Il punto di svolta decisivo, che avrebbe estradato in modo irreversibile umanità su un percorso all’insegna della disuguaglianza dello sfruttamento, sarebbe avvenuto circa diecimila anni fa con la rivoluzione politica, ovvero con la nascita dei primi villaggi permanenti e delle prime economie agricole.
Una ricostruzione tuttavia messa in discussione dai dati raccolti da archeologi in più di un secolo di studi sul Neolitico del Vicino Oriente. Nonostante le sfide generate dalla vita sedentaria e le allettanti opportunità offerte dalle nascenti economie di produzione, sembra che i nostri antenati neolitici per diversi millenni siano riusciti a prevenire con successo lo sviluppo di società stratificate e di istituzioni politiche centralizzate e oppressive.

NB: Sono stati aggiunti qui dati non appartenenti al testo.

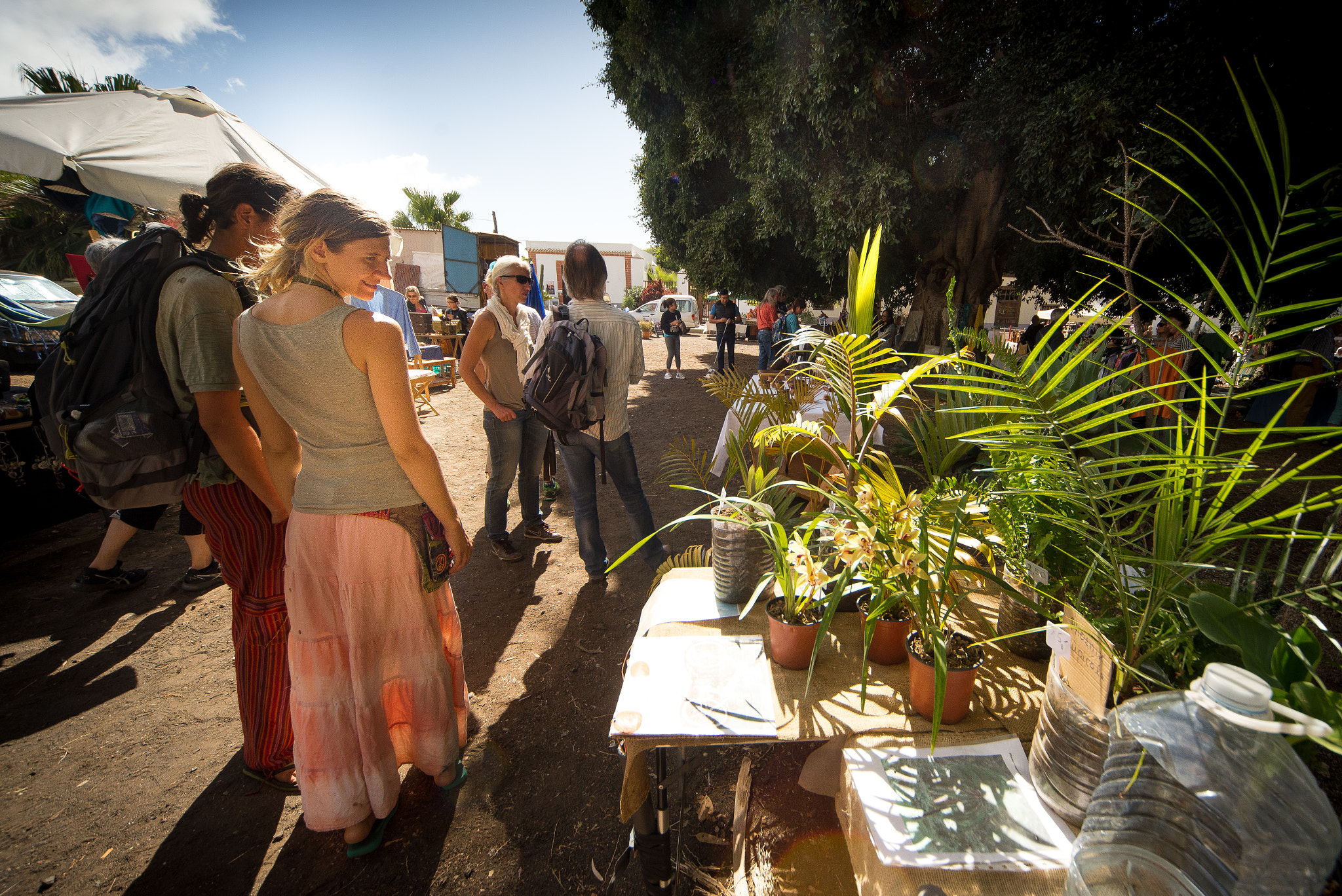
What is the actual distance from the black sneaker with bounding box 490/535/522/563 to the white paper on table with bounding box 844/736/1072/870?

Per risolvere questo enigma e cercare di comprendere l’organizzazione sociale preistorica, l’autore sostiene che va rivisto in modo radicale il modo in cui vengono definite nozioni come quelle di “persona”, “società” e “potere”. Bisogna, piuttosto, concentrarsi sul complesso rapporto di reciproca dipendenza che lega le persone alle cose e sul rapporto altrettanto complesso che queste intrattengono con le forze e le entità legate alla sfera della trascendenza.
La caratteristica delle forme di organizzazione delle società neolitiche è derivata da una sinergia tra tendenze individualistiche e tendenze egalitarie, sinergia che trovò espressione in un’ampia varietà di fenomeni culturali e sociali, come una particolare concezione del corpo, svelata in particolare dai temi figurativi e dall’arte plastica, dalle pratiche funerarie, nonché da una visione cosmologica che, attraverso il rito, ispirava formule di vita collettiva.

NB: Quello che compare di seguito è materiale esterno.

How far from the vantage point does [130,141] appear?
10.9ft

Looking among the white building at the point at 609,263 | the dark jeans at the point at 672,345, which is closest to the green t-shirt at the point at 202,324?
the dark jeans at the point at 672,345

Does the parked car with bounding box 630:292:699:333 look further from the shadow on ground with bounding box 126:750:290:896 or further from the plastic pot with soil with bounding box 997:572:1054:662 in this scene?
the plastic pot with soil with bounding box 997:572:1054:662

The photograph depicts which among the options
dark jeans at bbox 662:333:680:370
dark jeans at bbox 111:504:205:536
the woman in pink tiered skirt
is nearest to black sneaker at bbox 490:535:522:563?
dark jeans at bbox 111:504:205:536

Una molteplicità di fattori sia esterni che interni (avvicendamento delle stagioni, diversificazione delle strategie di sussistenza, tendenze demografiche) ha, quindi, contribuito a creare un contesto favorevole a un modello di questo tipo, mentre a garantire la sua incredibile sopravvivenza nel corso dei millenni avrebbero contribuito formule culturali e politiche ancora oggi pressoché sconosciute, ma sulle quali è possibile suggerire delle congetture a partire dalle testimonianze archeologiche.
Una possibile spiegazione del motivo per il quale le opportunità offerte dalla nascente economia agricola non modificarono l’organizzazione scarsamente stratificata di quelle società può essere trovata nel modo in cui i nostri antenati neolitici pensavano sé stessi, tanto come persone quanto come collettività, profondamente diverso da quello attuale.

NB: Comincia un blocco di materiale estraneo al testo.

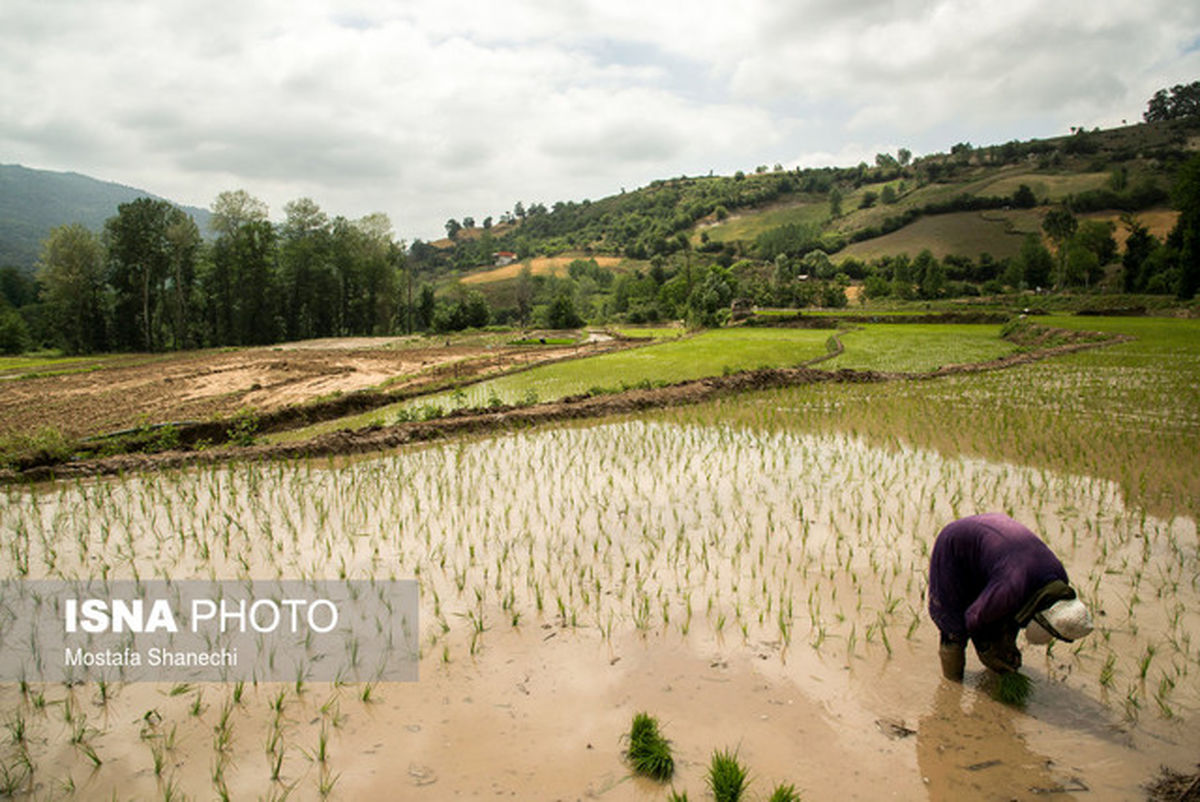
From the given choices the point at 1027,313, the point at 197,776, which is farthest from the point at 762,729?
the point at 1027,313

Una tesi chiaramente speculativa, ma secondo l’autore le testimonianze archeologiche, per quanto frammentarie e spesso contraddittorie, nell’insieme la supportano in modo convincente.
Stefano Radaelli, laureato in Filosofia e specializzato in Semiotica, ha operato per diversi anni nell’organizzazione di eventi musicali e lavora attualmente come collaboratore scolastico. Identità preistoriche (Oltre edizioni, 2023) è il frutto di tre anni di ricerca indipendente, condotta con l’obiettivo di rendere note a un pubblico più ampio alcune delle teorie più interessanti sviluppate negli ultimi decenni da antropologi e archeologi su temi come le origini della disuguaglianza e il rapporto tra rito, identità e organizzazione collettiva.